Another experiment inserted a fine wire into the severed end of a cockroach’s antenna. This wire attached to a small device called the “backpack” that was glued to the back of the cockroach. Using a modified remote control from a HEXBUG toy, Blain Christen and the students were able to send electrical impulses into the antenna wire, guiding the cockroach to move in certain directions.

“They were really good students – they got a lot of the concepts really quickly,” she says. The Summer Engineering Research Experience is meant to introduce young students to engineering as they are preparing to decide a field to pursue in college.

“Many students don’t really know what engineering is,” admits Blain Christen, “But engineering is everywhere.” The five students that participated in the program were juniors and seniors at Fountain Hills, Westview, Mountain View and Corona Del Sol high schools.

Blain Christen teaches a low-power bioelectronics course where her students examine the electrical signals of the human brain, and she struggles with trying to make the lessons into something tangible for her students.

“Its very abstract, so every year I try to include more things that bring it to reality,” she explains.

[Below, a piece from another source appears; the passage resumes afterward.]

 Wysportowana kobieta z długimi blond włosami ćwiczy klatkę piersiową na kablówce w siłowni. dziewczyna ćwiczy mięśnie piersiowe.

Hands-on activities, interactive lessons and guest presentations are a few of her strategies, but the cockroach program is a future candidate given its fun nature and opportunity for more complex graduate components.

“This is something that can really bridge the disciplines,” says Blain Christen. She had assistance during the summer program from a visiting professor, Dixie Kullman, from Central Arizona College. Her focus is physiology and she spent the summer at ASU through the National Nanotechnology Infrastructure Network Research Experience for Teachers program sponsored by the National Science Foundation.

Kullman explained, “She inspired me! I am going to take this program back to my 100 and 200 level students.” The biological aspect of the experiment makes this program a great resource for students of all levels in multiple fields of study.